Laser vaginal pour le traitement des symptômes vaginaux du syndrome genito-urinaire de la ménopause : quoi de neuf ?

Généralités

Il existe une concentration élevée de récepteurs aux œstrogènes dans le vagin, le vestibule et le trigone de la vessie. La ménopause, phénomène physiologique et progressif, survenant vers 51 ans, ou brutal, à la suite d’un traitement (chimiothérapie, radiothérapie, chirurgie) entraine une carence oestrogénique par arrêt complet de la fonction endocrine ovarienne. L’une des conséquences de cette carence est le syndrome génito-urinaire de la ménopause (SGUM) réunissant l’ensemble des symptômes génito-urinaires apparaissant à la ménopause, notamment l'atrophie vulvo-vaginale (AVV). Il s’agit d’une maladie chronique évolutive due à l'involution des muqueuses et des tissus vulvo-vaginaux entrainant un amincissement de l’épithélium vulvo-vaginal pavimenteux, une diminution des fibres de collagène et d’élastines, une altération de la fonction des cellules musculaires lisses, une raréfaction des vaisseaux sanguins, une modification du pH vaginal et de la flore commensale (1,2). Le SGUM  a comme conséquences fonctionnelles des irritations, des écoulements vaginaux, un prurit vulvo-vaginal, une sécheresse vulvo-vaginale, une sensation d’inconfort, des brulures,  des dysuries, des pollakiuries, et une augmentation des infections génito-urinaires (3). Sur le plan anatomique, on observe une régression et un amincissement des petites lèvres, une rétraction de l'introitus avec une perte de son élasticité, conduisant très rapidement à une dyspareunie superficielle. Le méat urétral devient proéminent par rapport à l'introitus induisant une irritation et des traumatismes.  En outre, une diminution de la force des tissus vaginaux et une friabilité accrue favorisent des lésions épithéliales lors d’une activité sexuelle vaginale pénétrante, responsable de douleurs vaginales, de brûlures, de fissures, d’irritations et de saignements après les rapports sexuels (4).

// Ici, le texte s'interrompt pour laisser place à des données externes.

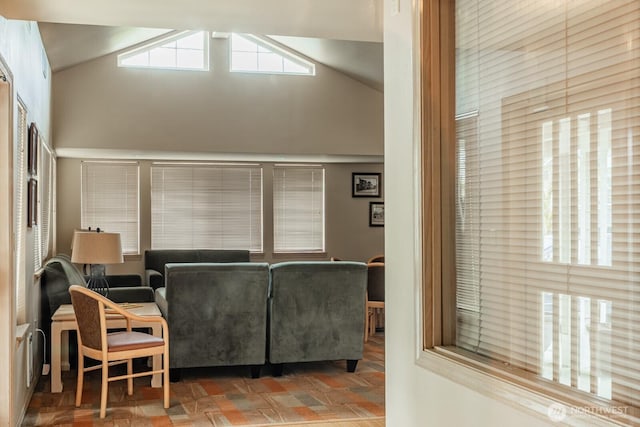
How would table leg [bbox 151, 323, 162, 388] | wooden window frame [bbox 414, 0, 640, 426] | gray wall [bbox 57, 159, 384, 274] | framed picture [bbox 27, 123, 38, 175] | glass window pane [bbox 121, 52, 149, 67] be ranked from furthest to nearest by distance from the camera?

En raison du vieillissement progressif de la population générale, les femmes peuvent se plaindre de symptômes d’AVV pendant plus d'un tiers de leur vie (5).  L'AVV peut s'aggraver au fil des ans et altérer la qualité de vie, occasionnant une détresse émotionnelle importante et  un dysfonctionnement sexuel (6).
Des traitements locaux tels que des gels lubrifiants et hydratants, avec ou sans hormones ont fait la preuve de leur efficacité (7). Néanmoins, ils n’ont pas d’effet à long terme, principalement ceux appliqués avant un rapport sexuel (8), ce qui peut rendre leur utilisation contraignante.  

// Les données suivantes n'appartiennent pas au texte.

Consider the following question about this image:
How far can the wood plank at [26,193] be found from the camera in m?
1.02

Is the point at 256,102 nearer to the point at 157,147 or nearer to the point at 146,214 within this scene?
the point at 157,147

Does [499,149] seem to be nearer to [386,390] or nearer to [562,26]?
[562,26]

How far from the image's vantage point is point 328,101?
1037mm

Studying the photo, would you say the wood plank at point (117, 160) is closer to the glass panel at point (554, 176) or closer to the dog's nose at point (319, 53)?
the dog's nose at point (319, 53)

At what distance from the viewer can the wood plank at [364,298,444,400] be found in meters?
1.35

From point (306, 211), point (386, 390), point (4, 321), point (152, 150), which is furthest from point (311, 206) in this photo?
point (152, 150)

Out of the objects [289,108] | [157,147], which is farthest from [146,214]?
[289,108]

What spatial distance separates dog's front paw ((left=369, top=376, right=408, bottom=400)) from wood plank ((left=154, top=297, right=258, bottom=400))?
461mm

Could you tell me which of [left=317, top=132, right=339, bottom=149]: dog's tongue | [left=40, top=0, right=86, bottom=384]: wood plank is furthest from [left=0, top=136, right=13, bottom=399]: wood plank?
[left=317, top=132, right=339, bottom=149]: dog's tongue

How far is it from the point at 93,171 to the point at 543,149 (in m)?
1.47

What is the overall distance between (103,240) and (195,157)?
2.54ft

L’utilisation d’un traitement hormonal systémique de la ménopause est recommandée pour une durée la plus courte possible, à doses minimales efficaces, notamment chez les patientes à haut risque de cancer du sein. En cas de cancers hormono-dépendant évolutifs ou anciens les traitements hormonaux systémiques et locaux sont contre indiqués.

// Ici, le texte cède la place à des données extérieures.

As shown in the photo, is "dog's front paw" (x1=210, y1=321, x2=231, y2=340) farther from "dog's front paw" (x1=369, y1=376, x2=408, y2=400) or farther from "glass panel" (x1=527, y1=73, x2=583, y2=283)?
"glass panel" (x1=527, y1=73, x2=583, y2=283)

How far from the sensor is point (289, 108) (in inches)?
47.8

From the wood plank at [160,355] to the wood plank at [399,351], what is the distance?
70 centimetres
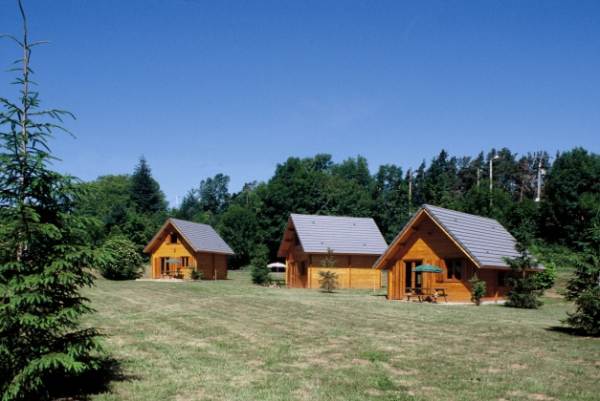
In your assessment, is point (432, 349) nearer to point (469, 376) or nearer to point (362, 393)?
point (469, 376)

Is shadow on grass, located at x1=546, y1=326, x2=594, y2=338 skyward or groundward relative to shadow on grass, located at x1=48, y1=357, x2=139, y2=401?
groundward

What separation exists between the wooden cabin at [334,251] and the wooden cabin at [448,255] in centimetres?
912

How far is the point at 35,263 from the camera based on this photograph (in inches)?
323

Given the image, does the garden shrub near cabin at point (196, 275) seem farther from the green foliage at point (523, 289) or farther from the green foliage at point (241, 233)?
the green foliage at point (523, 289)

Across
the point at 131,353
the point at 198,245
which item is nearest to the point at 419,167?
the point at 198,245

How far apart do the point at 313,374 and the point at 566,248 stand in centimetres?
5001

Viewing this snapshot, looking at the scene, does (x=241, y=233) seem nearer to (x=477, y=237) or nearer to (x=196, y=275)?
(x=196, y=275)

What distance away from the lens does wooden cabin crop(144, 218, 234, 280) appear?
4941cm

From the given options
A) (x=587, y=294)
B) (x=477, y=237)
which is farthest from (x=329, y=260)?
(x=587, y=294)

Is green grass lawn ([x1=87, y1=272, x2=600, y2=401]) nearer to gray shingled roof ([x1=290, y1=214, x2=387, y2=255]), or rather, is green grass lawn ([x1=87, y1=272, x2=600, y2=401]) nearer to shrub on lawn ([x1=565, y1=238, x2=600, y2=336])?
shrub on lawn ([x1=565, y1=238, x2=600, y2=336])

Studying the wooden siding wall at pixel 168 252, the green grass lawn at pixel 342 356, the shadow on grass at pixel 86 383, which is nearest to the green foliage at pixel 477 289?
the green grass lawn at pixel 342 356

Ces dernières années, une grande demande pour une option thérapeutique sûre et pérenne, traitant la muqueuse vaginale plus en profondeur, a motivé la réalisation d’études cliniques évaluant l’utilisation du laser, en appliquant à la muqueuse vaginale, les principes de la médecine régénérative et anti-âge (9). Si les premières études de cohorte étaient encourageantes, les résultats des récentes études prospectives randomisées, dont les patientes doivent être informées, imposent d’être plus réservé concernant l’utilisation de cette technique.

Principes du laser et utilisation pour le traitement du sgum

L’énergie émise par le laser est absorbée par les molécules d’eau contenues dans les tissus humains et transformée en chaleur. Cela entraine l’ébullition des molécules d’eau, leur explosion et la dénaturation des protéines des cellules cibles. La puissance du faisceau (mesurée en Watt) et le temps d’exposition des cellules au faisceau (mesuré en secondes) déterminent la quantité d’énergie délivrée aux tissus. La puissance du faisceau du laser varie selon la zone à traiter et la sévérité de l’AVV. Le nombre d’impulsions durant le tir sur le point d’impact (unique ou multiple) et le mode d’impulsion sont des paramètres importants. Initialement un pic de puissance élevé entraine la destruction immédiate des couches superficielles de la muqueuse moins riche en eau, et secondairement un pic de puissance plus faible permet la propagation en profondeur dans la sous-muqueuse plus riche en eau et stimule directement des cellules. L’énergie thermique au niveau des muqueuses génitales stimule la réparation tissulaire, la prolifération d’un épithélium sain pluristratifié riche en glycogène, la formation de collagène au niveau de la lamina propria et la vascularisation. L’ensemble de ces phénomènes permet une meilleure lubrification et améliore les propriétés tissulaires locales (10).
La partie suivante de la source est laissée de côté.